**What you should do:** Nothing but an exact copy is asked for: the lines in the material below from the one with "Le Poteau Rose: Lounge area for guests" through the one with "Apartment T1 Praia", pictures excluded.

**Available data:**
☆ ☆ ☆ ☆

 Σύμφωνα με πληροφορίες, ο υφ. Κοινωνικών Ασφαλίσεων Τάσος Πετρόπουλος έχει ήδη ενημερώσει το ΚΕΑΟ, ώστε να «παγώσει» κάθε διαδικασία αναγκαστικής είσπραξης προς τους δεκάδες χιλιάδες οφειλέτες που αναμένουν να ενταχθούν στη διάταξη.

☆ ☆ ☆ ☆

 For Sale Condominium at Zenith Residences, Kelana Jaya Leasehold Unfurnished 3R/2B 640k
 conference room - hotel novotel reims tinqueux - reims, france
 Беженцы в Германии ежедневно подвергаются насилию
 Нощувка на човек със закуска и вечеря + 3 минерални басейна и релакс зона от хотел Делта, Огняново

☆ ☆ ☆ ☆

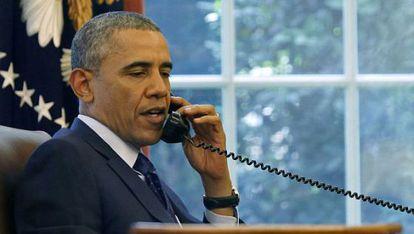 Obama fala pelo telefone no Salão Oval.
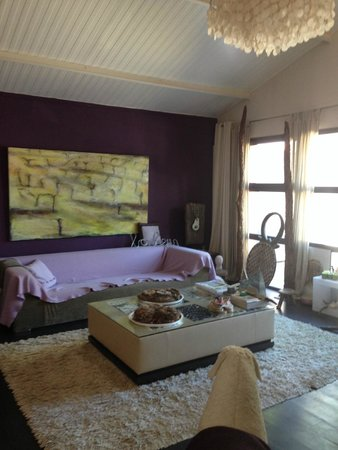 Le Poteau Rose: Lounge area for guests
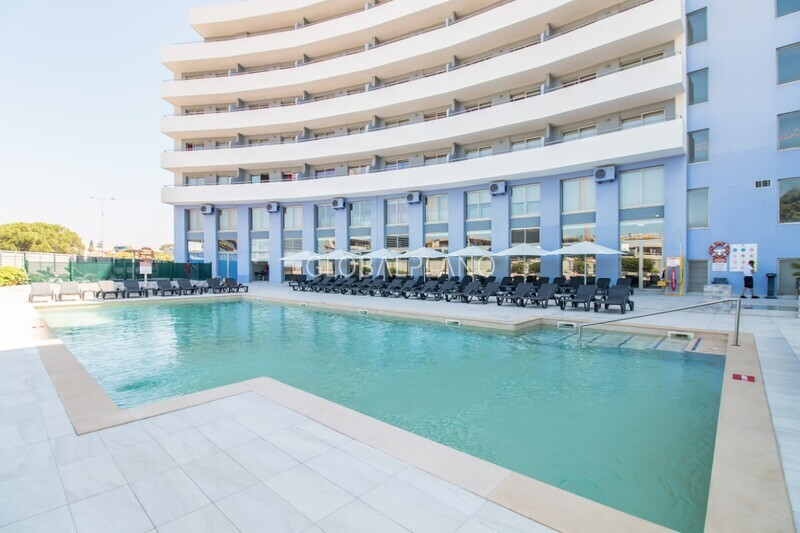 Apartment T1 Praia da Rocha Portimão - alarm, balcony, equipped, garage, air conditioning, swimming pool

☆ ☆ ☆ ☆

**Response to the exercise:**
 Le Poteau Rose: Lounge area for guests
 Apartment T1 Praia da Rocha Portimão - alarm, balcony, equipped, garage, air conditioning, swimming pool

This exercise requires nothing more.